Alguns resultados eram esperados: perda de densidade óssea, alterações na microbiota intestinal, aumento de marcadores de inflamação e alterações na estrutura ocular. No entanto, o estudo também revelou transformações genéticas que surpreenderam a comunidade científica.
Uma das descobertas mais impressionantes foi o comportamento dos telómeros, as «tampas» nas extremidades dos cromossomas que protegem o material genético durante a divisão celular. Normalmente, os telómeros encurtam com a idade e o stress, o que está associado a um maior risco de doenças cardiovasculares e cancro. No caso de Scott Kelly, os telómeros em seus glóbulos brancos alongaram-se durante sua estadia no espaço, um fenómeno que a líder da equipa de biomarcadores, Susan M. Bailey, da Universidade Estadual do Colorado, classificou como «realmente surpreendente», segundo a BBC.

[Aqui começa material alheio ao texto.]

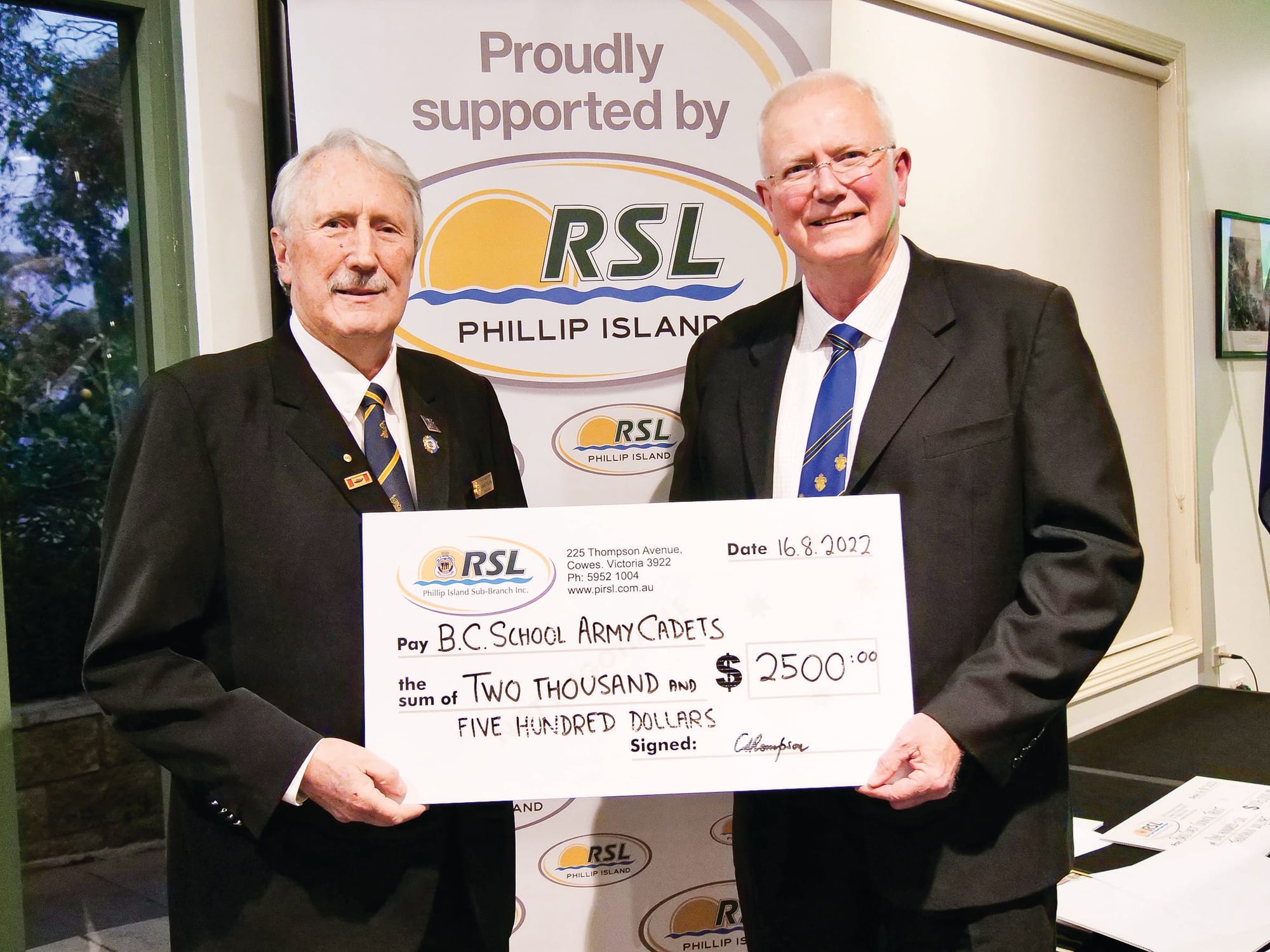 RSL backs new Cadet venture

Bailey alertou que este alongamento não deve ser interpretado como uma «fonte de juventude» nem como um indício de longevidade, uma vez que, após o regresso à Terra, os telómeros de Kelly encurtaram rapidamente, ficando ainda mais curtos do que antes da missão, o que poderia implicar um envelhecimento acelerado.
Alterações genéticas, reversibilidade e resiliência do corpo humano
Além dos telómeros, o estudo detectou alterações na expressão genética de Scott Kelly, especialmente em genes relacionados com a produção de energia e o sistema imunitário. Mais de 90% dessas alterações voltaram ao normal seis meses após o seu regresso, mas uma pequena percentagem de genes ligados à imunidade e à reparação do ADN não recuperou os seus níveis anteriores, segundo informou a NASA.

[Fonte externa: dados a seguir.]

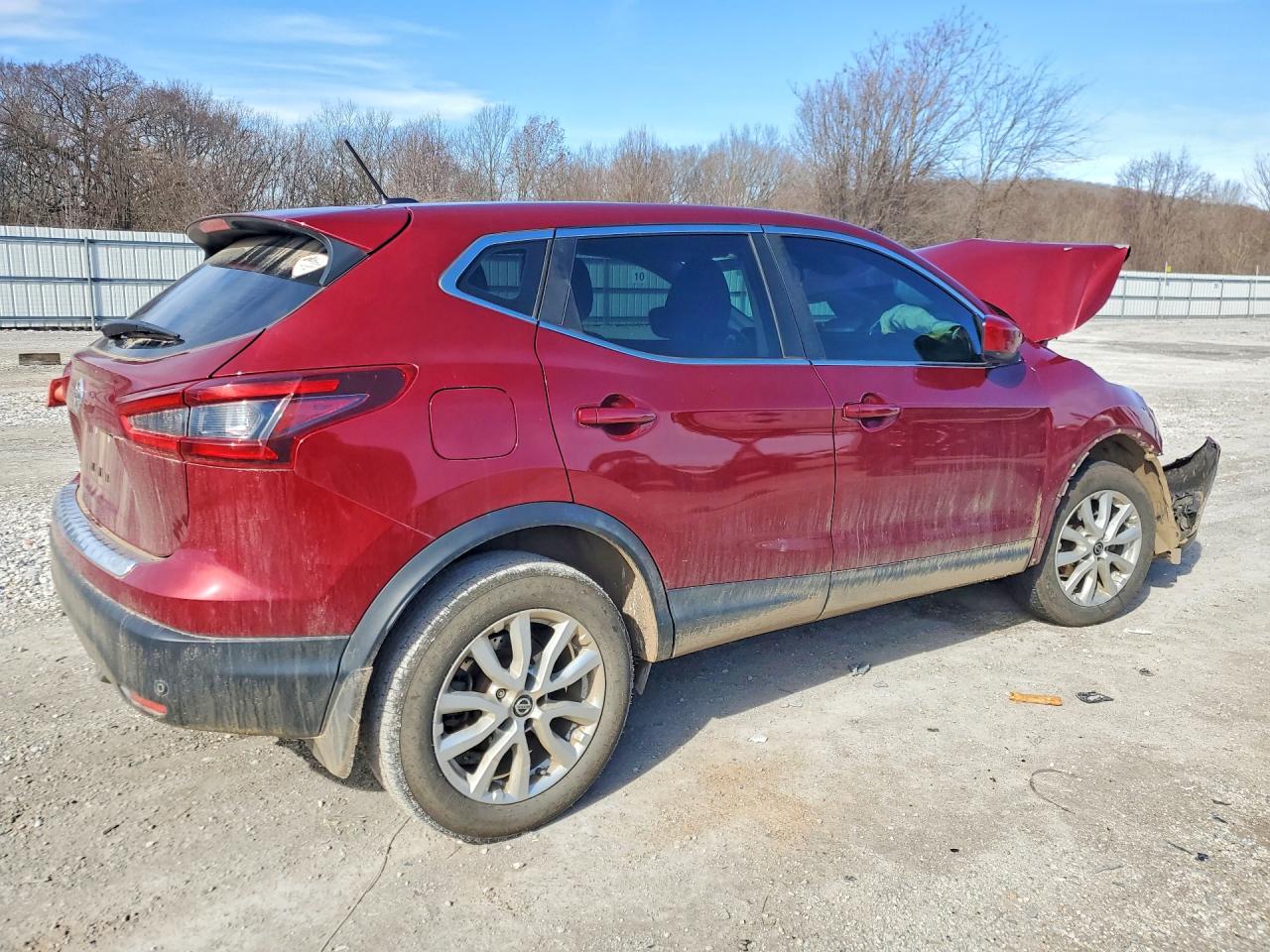 2020 NISSAN ROGUE SPORT S photo 3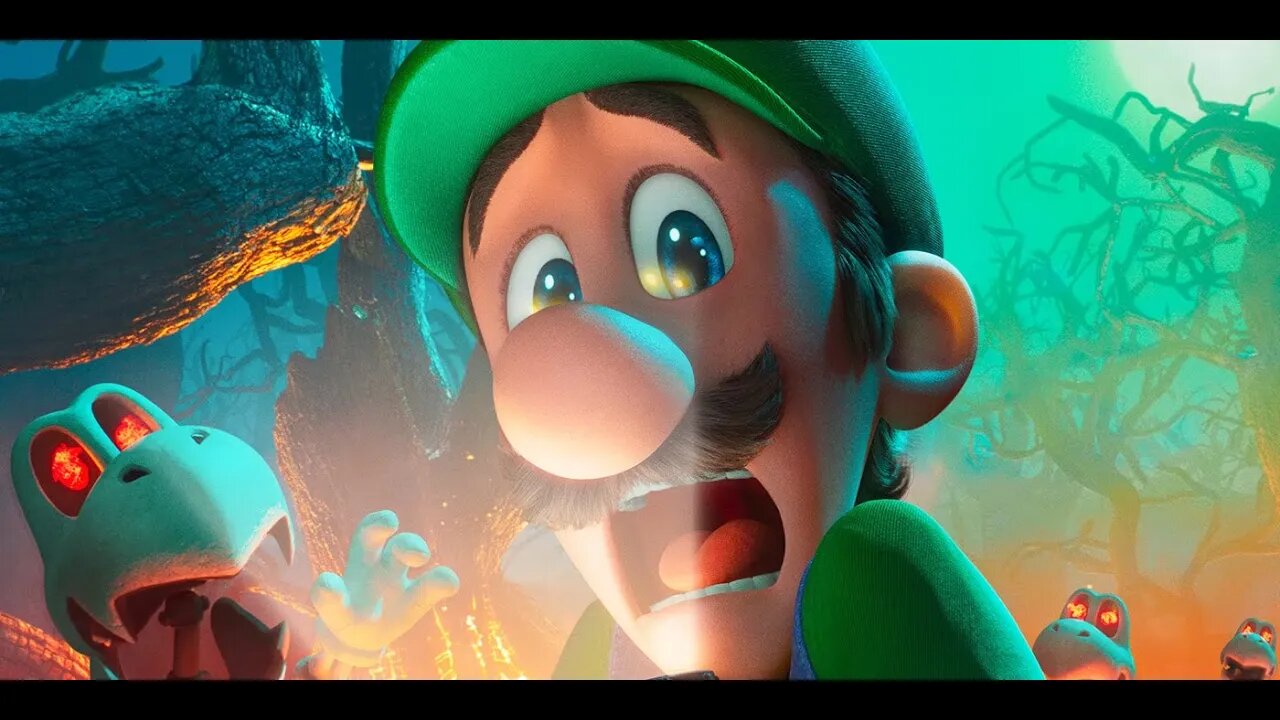 LUIGI NUMBER ONE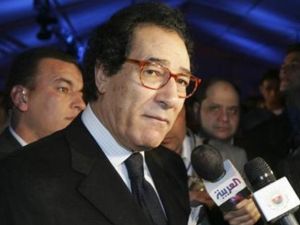 وزير الثقافة المصري فاروق حسني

Os investigadores reconhecem que ainda não conseguem identificar com certeza a causa destas alterações, dada a complexidade dos fatores presentes no espaço: microgravidade, dieta alterada, stress por confinamento e exposição à radiação cósmica. «Ainda temos muito a compreender sobre como o corpo reage no espaço», afirmou Jennifer Fogarty, cientista do Programa de Investigação Humana do Centro Espacial Johnson da NASA, em declarações recolhidas pela BBC.

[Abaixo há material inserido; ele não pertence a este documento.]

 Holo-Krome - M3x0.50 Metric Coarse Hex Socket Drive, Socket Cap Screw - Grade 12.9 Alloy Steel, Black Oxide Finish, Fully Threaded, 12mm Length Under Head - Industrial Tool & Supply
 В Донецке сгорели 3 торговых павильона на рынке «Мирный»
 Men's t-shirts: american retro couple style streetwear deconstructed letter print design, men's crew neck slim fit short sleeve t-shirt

Apesar das alterações observadas, o sistema imunitário de Kelly funcionou adequadamente, mesmo quando recebeu uma vacina contra a gripe em órbita. “Dado que a maioria das variáveis biológicas e de saúde humana permaneceram estáveis ou voltaram ao nível basal, esses dados sugerem que a saúde humana pode ser mantida em grande parte durante este período (um ano) de voo espacial”, afirmou a Universidade do Texas, participante no estudo.
Mike Snyder, biólogo da Universidade de Stanford e coautor do estudo, destacou em conferência de imprensa que «é reconfortante saber que, quando voltarmos para casa, as coisas estarão, em grande parte, como antes».